- _ENTRIES SUPPLIED_:

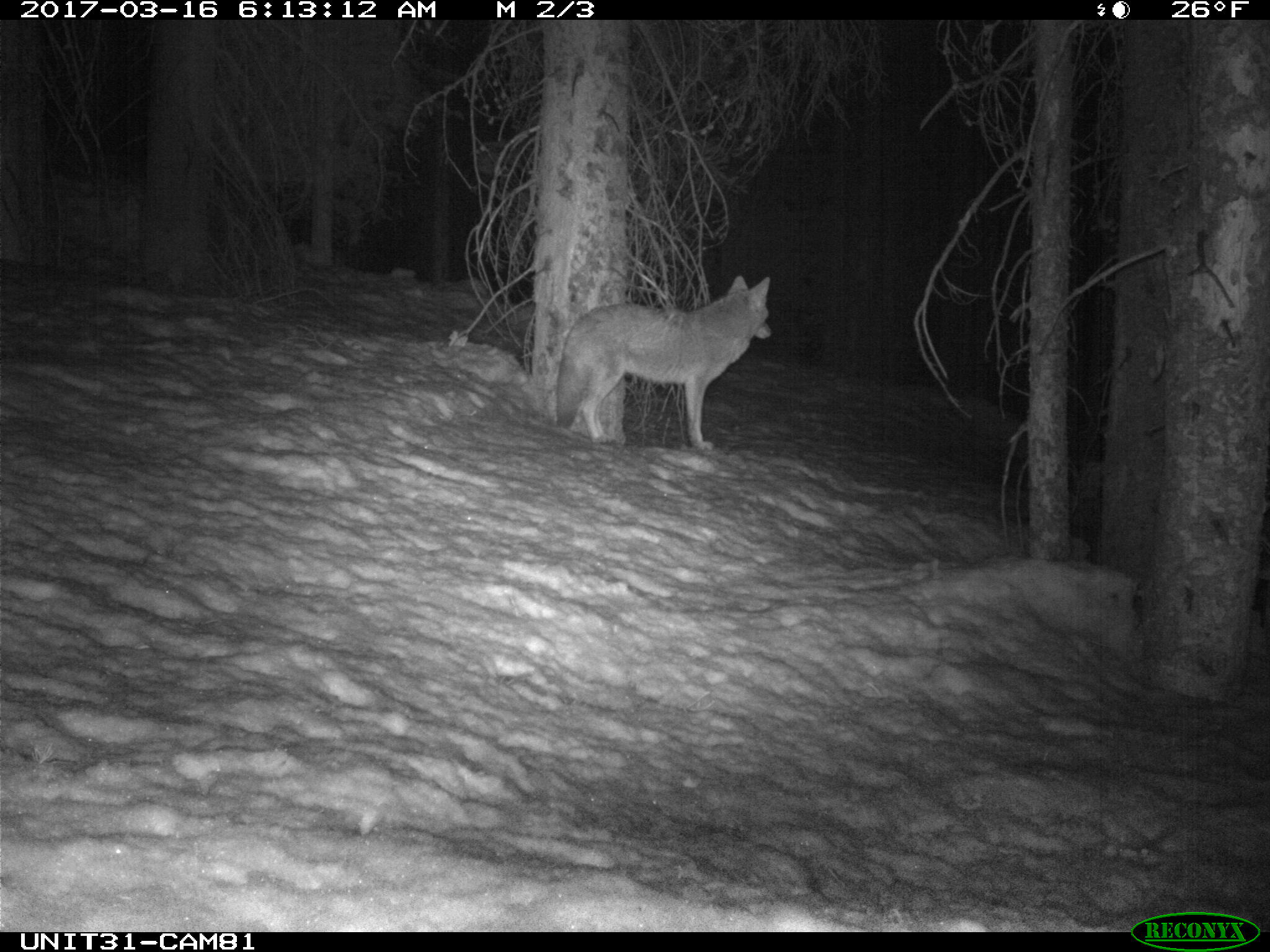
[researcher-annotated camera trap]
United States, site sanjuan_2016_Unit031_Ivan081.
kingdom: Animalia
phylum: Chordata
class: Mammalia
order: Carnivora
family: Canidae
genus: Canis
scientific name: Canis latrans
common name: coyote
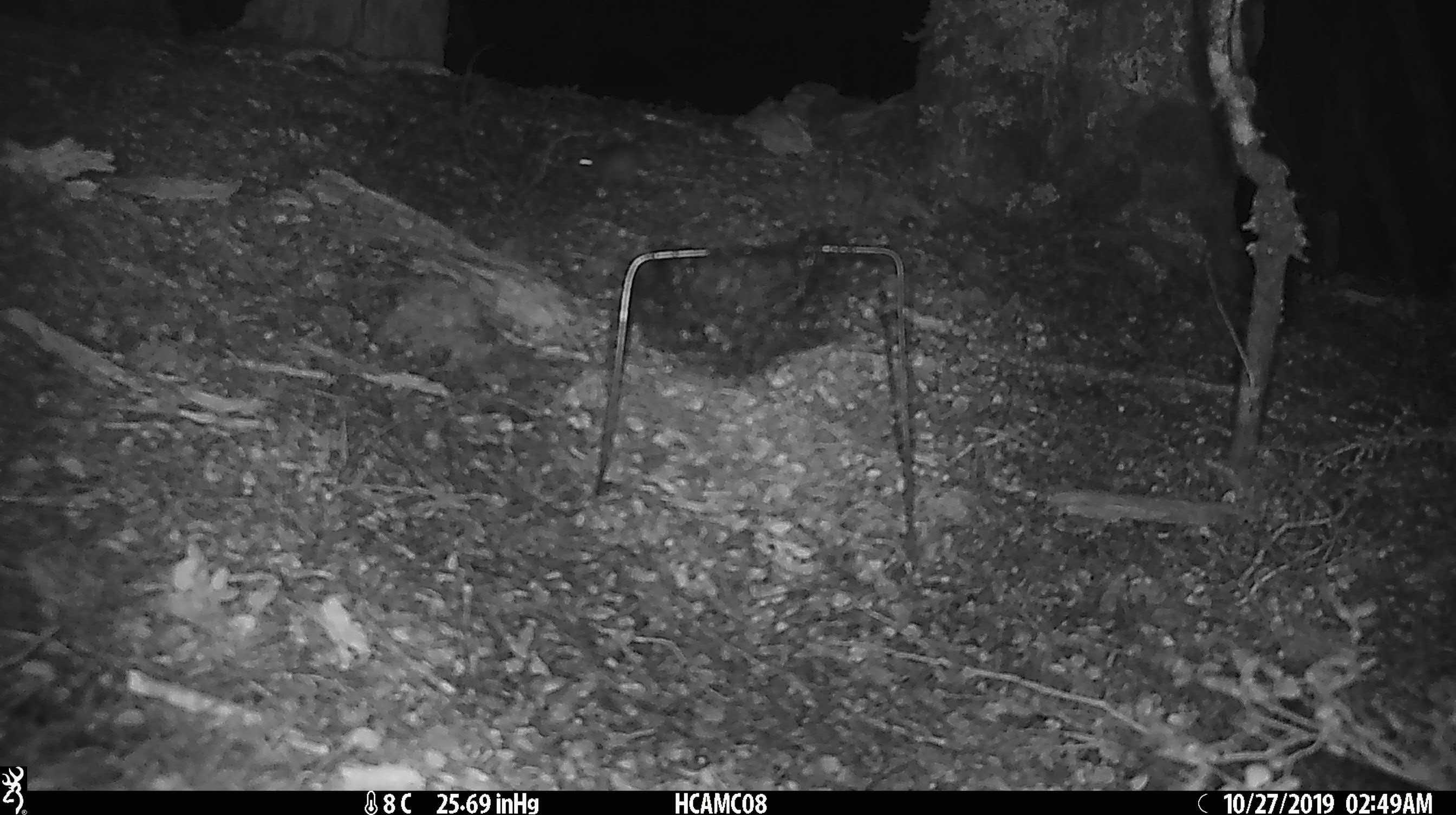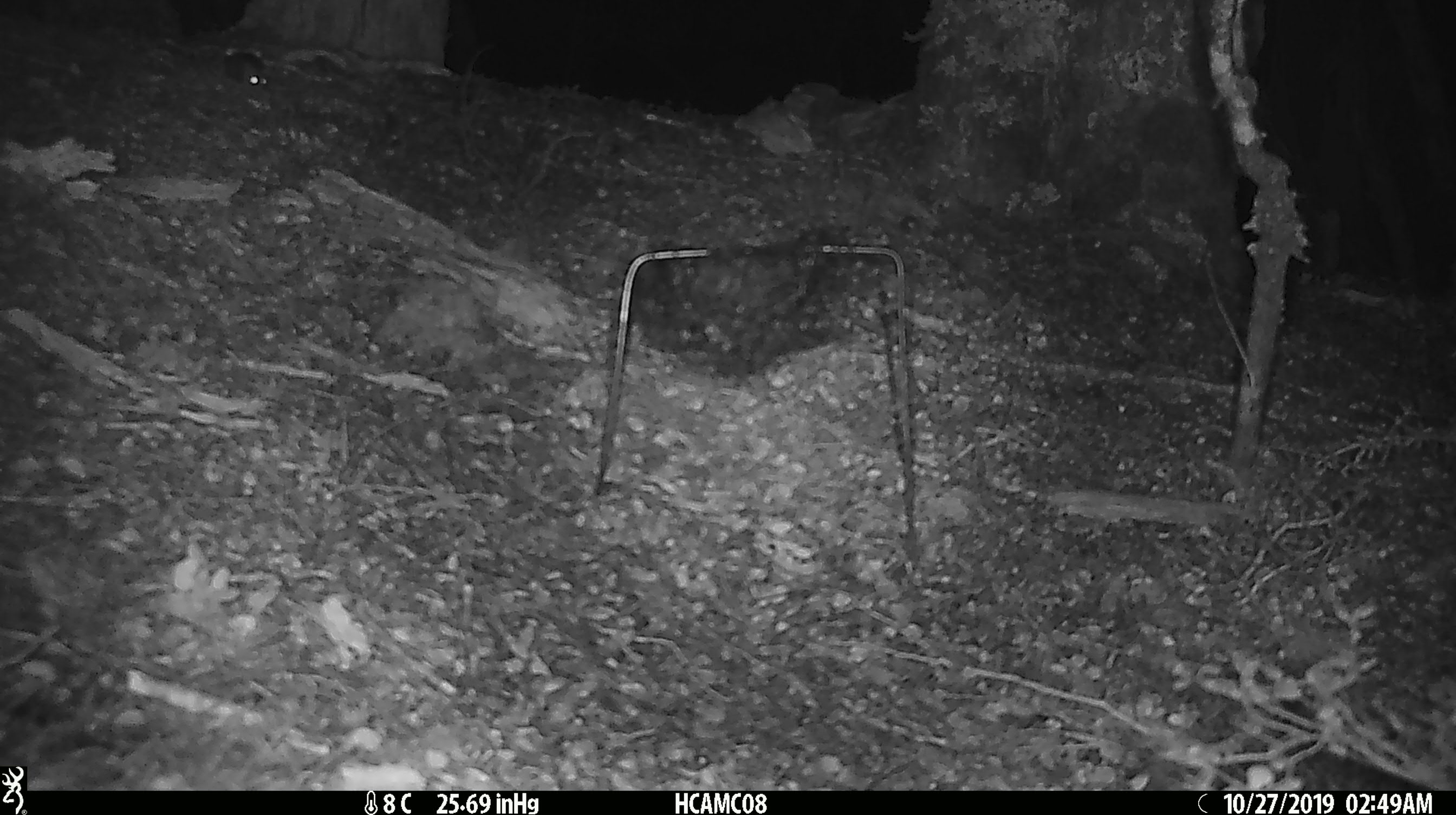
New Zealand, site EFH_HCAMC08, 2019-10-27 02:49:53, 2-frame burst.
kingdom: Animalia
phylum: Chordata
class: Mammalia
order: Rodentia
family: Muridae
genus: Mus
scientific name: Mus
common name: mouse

- _TASK DESCRIPTION_: In full and without changes, repeat the listing above, but not its pictures.

- _RESULT FOR THIS TASK_:
[researcher-annotated camera trap]
United States, site sanjuan_2016_Unit031_Ivan081.
kingdom: Animalia
phylum: Chordata
class: Mammalia
order: Carnivora
family: Canidae
genus: Canis
scientific name: Canis latrans
common name: coyote
New Zealand, site EFH_HCAMC08, 2019-10-27 02:49:53, 2-frame burst.
kingdom: Animalia
phylum: Chordata
class: Mammalia
order: Rodentia
family: Muridae
genus: Mus
scientific name: Mus
common name: mouse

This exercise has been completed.